In another game from the U.S. Championship, Christiansen plays an unusual idea with Black. After 1.e4 c5 2.Nf3 Nc6 3.Bb5 d6 4.0-0 Bd7 5.Re1 Nf6 6.c3 a6 7.Ba4 8.Bc2 we look at the provocative 8...g6!? in Hess - Christiansen. 9.d4 Bg4 is Black's idea, waiting for White's central advance in order to pressure the centre. Here White did not respond in the most forceful way, but he wins a difficult struggle anyway. GM-elect Robert Hess has had tremendous success recently. He generally plays simple openings and then outworks his opponents in the middlegame. I believe his play here will suddenly shoot him to #6 on the U.S rating list, behind only Kamsky, Onischuk, Nakamura, Shulman, and the relatively inactive Seirawan.
After 1.e4 c5 2.Nf3 d6 3.Bb5+ Nc6 4.0-0 Bd7 5.Re1 is a little more accurate than 5.c3. Now 5...Nf6 is normal. Instead 5...a6 avoids 5...Nf6 6.h3!? which is a little annoying, but not especially dangerous. Here, however, the cure is worse than the disease. 6.Bxc6 Bxc6 7.d4 cxd4 8.Qxd4! Nf6 9.Nc3 e6 10.Nd5!:
As I found out for myself... See the notes to Wahono - Paragua which instead continued 6.Nc3!? a6?! (Black should prefer 6...e6, 6...e6, or 6...g6) 7.Bxc6 Bxc6 8.d4 cxd4 9.Nxd4 This is okay, but 9.Qxd4! would transpose above. After 9.Nxd4 White still has chances for a small edge but in our featured game he was gradually outplayed.
A relatively uncommon line is 1.e4 c5 2.Nf3 d6 3.Bb5+ Nc6 4.0-0 Bd7 5.Re1 Nf6 6.c3 a6 7.Bf1 Bg4 8.h3:
This line is not troubling to Black theoretically, but it is certainly playable. The best response is 8...Bxf3 9.Qxf3 g6! When White can try to prepare the d4 advance with 10.Qd1. Usually this is met with the clever 10...Bh6, but in Yang Kaiqi-Dao Thien Hai, Black plays 10...e5!? which also seems playable.
In Greet - Wells a couple of fine authors do battle and White chooses the odd line 1.e4 c5 2.Nf3 d6 3.Bb5+ Bd7 4.c4. This move has always made a strange impression on me - I do not see how White can fight for the initiative this way. I guess it is just a game, and Black gradually gets the better of things here when White has some sudden ambition.

● Activity list
1. Answer these questions using the chess commentary:
(a) In Hess - Christiansen, which move for Black is called provocative?
(b) Which White move does the commentary call a little more accurate than 5.c3?
(c) What did Black play on move 10 in Yang Kaiqi-Dao Thien Hai?
2. From the chess commentary, list every player that Robert Hess is expected to trail on the U.S. rating list.
3. Continue the chess commentary from its final sentence.

● Record set
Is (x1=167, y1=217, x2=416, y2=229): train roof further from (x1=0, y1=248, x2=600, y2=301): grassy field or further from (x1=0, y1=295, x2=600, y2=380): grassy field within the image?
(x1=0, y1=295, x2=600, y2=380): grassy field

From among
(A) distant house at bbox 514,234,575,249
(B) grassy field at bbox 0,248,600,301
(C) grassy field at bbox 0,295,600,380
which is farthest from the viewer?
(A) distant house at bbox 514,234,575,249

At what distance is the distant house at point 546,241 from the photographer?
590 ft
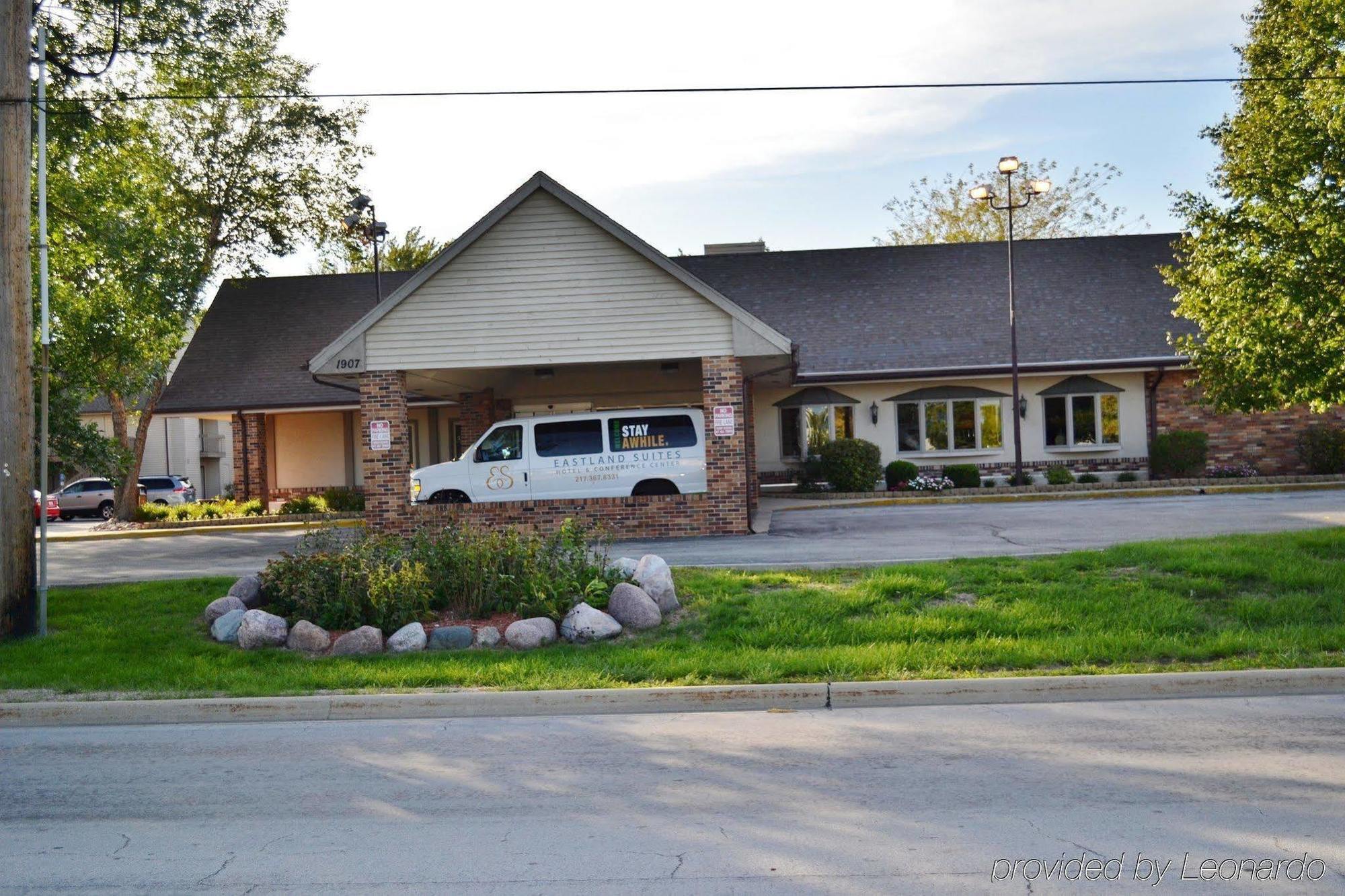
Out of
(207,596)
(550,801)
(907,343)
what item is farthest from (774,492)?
(550,801)

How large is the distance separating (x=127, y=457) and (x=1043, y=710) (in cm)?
A: 1481

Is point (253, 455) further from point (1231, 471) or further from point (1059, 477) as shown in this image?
point (1231, 471)

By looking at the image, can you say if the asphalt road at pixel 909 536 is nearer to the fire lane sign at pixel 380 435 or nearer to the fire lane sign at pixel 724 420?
the fire lane sign at pixel 724 420

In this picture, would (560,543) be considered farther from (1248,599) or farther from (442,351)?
(442,351)

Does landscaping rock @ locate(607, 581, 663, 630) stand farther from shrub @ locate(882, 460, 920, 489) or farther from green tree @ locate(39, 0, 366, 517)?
shrub @ locate(882, 460, 920, 489)

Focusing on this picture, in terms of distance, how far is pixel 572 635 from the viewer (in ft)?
34.0

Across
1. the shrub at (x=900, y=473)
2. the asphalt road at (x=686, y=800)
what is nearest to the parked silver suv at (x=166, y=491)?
the shrub at (x=900, y=473)

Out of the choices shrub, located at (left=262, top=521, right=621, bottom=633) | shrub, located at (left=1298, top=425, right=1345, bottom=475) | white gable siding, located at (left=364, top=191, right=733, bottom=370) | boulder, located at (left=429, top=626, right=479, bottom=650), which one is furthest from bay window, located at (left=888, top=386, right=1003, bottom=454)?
boulder, located at (left=429, top=626, right=479, bottom=650)

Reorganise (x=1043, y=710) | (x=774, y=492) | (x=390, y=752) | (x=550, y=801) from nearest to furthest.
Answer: (x=550, y=801), (x=390, y=752), (x=1043, y=710), (x=774, y=492)

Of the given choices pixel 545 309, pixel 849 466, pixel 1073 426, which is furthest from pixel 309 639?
pixel 1073 426

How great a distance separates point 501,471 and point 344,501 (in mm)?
10465

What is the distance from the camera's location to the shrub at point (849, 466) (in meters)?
27.0

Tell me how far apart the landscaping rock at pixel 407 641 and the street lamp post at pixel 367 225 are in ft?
62.5

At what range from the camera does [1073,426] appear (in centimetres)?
2892
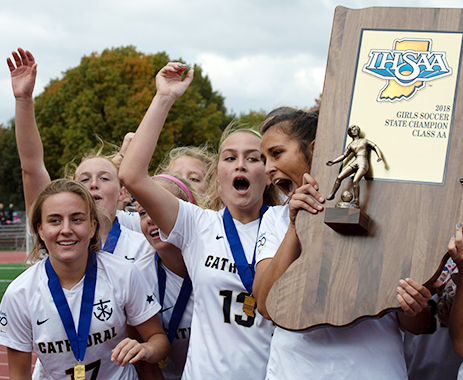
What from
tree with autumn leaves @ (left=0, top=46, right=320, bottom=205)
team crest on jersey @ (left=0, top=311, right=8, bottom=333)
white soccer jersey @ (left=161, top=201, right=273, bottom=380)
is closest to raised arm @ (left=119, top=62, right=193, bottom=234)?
white soccer jersey @ (left=161, top=201, right=273, bottom=380)

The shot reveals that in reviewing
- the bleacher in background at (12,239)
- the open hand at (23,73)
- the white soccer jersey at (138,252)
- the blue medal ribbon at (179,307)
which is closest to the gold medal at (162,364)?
the blue medal ribbon at (179,307)

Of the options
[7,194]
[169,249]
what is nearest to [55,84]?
[7,194]

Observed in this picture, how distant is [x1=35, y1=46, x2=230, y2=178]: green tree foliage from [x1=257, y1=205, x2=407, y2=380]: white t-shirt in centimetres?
2322

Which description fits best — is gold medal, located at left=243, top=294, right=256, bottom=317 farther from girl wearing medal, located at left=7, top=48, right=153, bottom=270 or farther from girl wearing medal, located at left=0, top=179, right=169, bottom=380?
girl wearing medal, located at left=7, top=48, right=153, bottom=270

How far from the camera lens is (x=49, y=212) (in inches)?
109

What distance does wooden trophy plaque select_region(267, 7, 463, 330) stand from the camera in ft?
6.10

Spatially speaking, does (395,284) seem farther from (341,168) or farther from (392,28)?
(392,28)

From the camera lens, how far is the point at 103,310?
2721 millimetres

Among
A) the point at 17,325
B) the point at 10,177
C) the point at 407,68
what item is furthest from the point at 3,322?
the point at 10,177

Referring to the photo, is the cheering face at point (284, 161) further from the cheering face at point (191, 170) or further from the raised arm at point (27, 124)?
the cheering face at point (191, 170)

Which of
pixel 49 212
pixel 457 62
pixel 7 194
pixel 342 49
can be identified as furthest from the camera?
pixel 7 194

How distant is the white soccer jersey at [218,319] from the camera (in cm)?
252

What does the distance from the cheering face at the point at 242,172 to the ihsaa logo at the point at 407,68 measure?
1.05 metres

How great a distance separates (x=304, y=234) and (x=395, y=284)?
15.5 inches
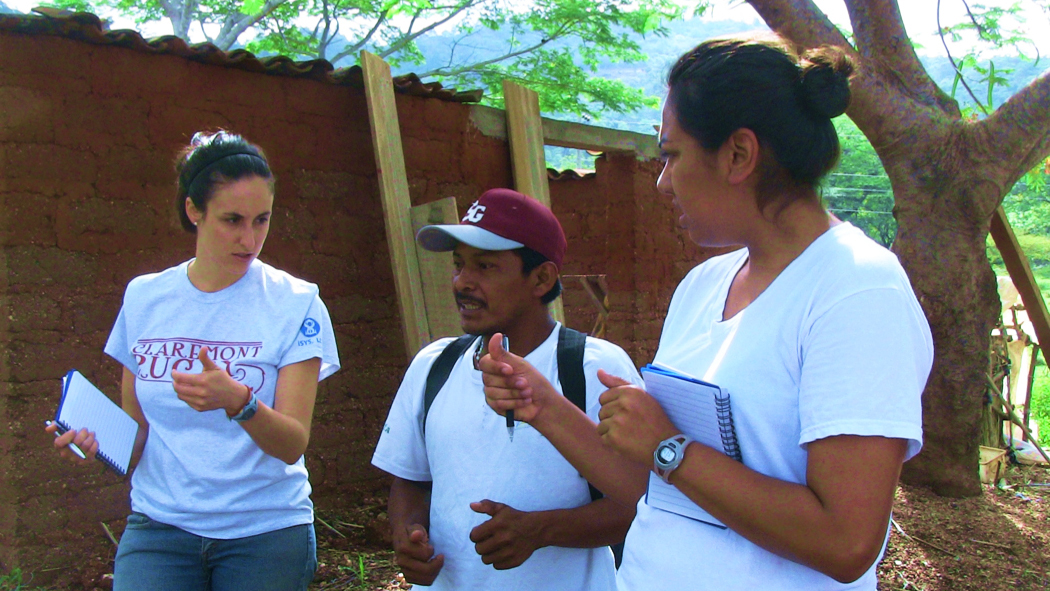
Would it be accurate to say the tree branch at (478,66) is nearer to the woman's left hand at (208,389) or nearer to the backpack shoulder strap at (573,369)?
the backpack shoulder strap at (573,369)

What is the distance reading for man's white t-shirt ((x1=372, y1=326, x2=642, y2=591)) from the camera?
1.85 meters

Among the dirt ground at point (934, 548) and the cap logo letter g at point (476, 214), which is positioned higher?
the cap logo letter g at point (476, 214)

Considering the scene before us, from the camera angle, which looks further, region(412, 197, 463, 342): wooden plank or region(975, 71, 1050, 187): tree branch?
region(975, 71, 1050, 187): tree branch

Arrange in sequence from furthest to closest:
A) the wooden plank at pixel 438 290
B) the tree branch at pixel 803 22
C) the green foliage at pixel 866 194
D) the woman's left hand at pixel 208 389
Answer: the green foliage at pixel 866 194, the tree branch at pixel 803 22, the wooden plank at pixel 438 290, the woman's left hand at pixel 208 389

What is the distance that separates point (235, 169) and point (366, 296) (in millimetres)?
2563

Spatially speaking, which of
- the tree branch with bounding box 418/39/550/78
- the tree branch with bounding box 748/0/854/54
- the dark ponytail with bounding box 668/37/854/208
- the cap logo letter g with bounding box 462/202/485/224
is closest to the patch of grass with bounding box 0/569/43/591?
the cap logo letter g with bounding box 462/202/485/224

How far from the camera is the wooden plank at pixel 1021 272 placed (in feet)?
19.6

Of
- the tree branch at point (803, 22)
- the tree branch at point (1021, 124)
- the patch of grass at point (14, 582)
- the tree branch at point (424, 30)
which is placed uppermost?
the tree branch at point (424, 30)

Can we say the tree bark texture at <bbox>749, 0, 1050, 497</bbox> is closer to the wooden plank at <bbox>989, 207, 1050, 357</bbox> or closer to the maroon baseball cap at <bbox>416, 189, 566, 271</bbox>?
the wooden plank at <bbox>989, 207, 1050, 357</bbox>

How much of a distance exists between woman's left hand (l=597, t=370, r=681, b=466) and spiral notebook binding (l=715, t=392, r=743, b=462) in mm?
79

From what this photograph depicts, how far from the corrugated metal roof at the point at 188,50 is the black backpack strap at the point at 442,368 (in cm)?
260

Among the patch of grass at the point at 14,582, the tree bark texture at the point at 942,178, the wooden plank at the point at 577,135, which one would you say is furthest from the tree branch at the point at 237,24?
the patch of grass at the point at 14,582

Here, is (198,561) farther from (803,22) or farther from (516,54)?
(516,54)

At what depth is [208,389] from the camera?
5.88 ft
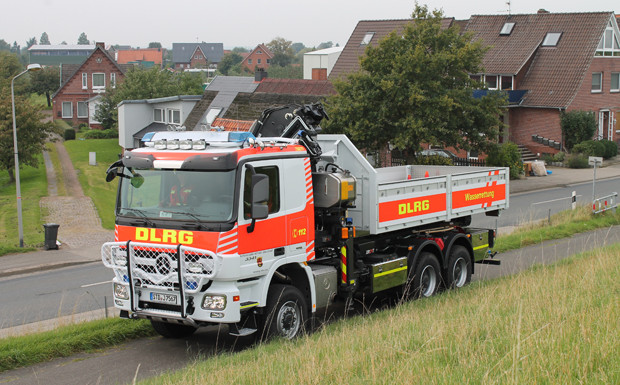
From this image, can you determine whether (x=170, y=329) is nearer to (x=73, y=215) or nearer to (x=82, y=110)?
(x=73, y=215)

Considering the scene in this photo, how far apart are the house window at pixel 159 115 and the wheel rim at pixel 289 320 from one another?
45.0 metres

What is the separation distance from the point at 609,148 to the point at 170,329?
40032 mm

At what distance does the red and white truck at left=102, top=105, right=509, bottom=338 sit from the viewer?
932cm

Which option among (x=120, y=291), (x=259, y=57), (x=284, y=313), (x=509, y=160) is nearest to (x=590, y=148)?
(x=509, y=160)

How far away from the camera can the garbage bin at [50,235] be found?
74.3 ft

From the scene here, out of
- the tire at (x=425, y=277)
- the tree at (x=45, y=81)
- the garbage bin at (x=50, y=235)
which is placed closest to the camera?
the tire at (x=425, y=277)

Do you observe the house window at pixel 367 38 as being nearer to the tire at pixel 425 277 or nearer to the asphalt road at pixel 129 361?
the tire at pixel 425 277

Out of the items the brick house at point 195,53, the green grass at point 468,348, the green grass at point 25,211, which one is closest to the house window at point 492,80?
the green grass at point 25,211

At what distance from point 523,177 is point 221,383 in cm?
3438

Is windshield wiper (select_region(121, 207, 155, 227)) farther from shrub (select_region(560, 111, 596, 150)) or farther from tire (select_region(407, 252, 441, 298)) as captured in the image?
shrub (select_region(560, 111, 596, 150))

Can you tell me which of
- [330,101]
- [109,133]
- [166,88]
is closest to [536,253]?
[330,101]

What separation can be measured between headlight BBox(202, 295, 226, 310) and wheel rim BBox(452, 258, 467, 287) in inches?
226

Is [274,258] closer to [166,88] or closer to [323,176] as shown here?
[323,176]

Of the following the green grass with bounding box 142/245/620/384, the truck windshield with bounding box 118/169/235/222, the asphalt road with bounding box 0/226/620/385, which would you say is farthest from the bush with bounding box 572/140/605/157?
the truck windshield with bounding box 118/169/235/222
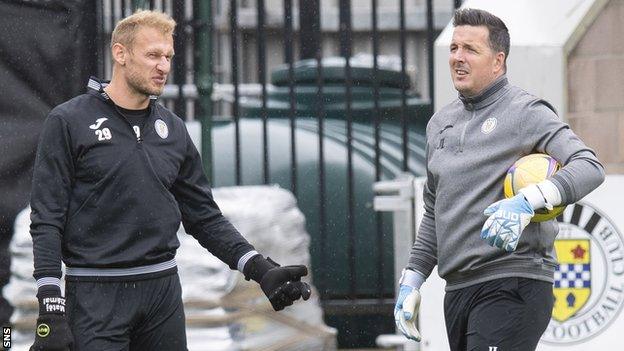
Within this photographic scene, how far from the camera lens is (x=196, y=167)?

● Set of answers
1.
(a) 8...g6!?
(b) 5.Re1
(c) 10...e5!?

2. Kamsky, Onischuk, Nakamura, Shulman, Seirawan

3.
In the main line 1.e4 c5 2.Nf3 d6 3.Bb5+ Bd7 4.Bxd7+ Qxd7 5.c4 Nf6 6.Nc3 g6 7.d4 cxd4 8.Nxd4 Bg7 9.f3 0-0 Ivanchuk avoids facing his own weapon by playing 10.Be3 in Ivanchuk - Shirov. This avoids 10.0-0 Rc8! Which could is always called "the Ivanchuk line" since he introduced this extremely effective antidote to White's play back in 2003. However, after 10.Be3 Black has avoided more aggressive setups with Bg5, and following 10...Nc6 11.0-0 Rac8 12.b3 e6 13.Rc1 Rfd8 14.Qd2:
Shirov shows off his own preparation and breaks free with 14...d5! Ivanchuk is caught off guard and goes down quickly.
Zaitsev 4 Qxd4 [B53]
Once in a while White avoids queenside castling and plays an unusual Maroczy structure with 1.e4 c5 2.Nf3 d6 3.d4 cxd4 4.Qxd4 Nc6 5.Bb5 Bd7 6.Bxc6 Bxc6 7.c4. This should not be dangerous, but Black mixes up his plans and suffers a serious case of wrong rook syndrome in Ni Hua-Zhou Jianchao.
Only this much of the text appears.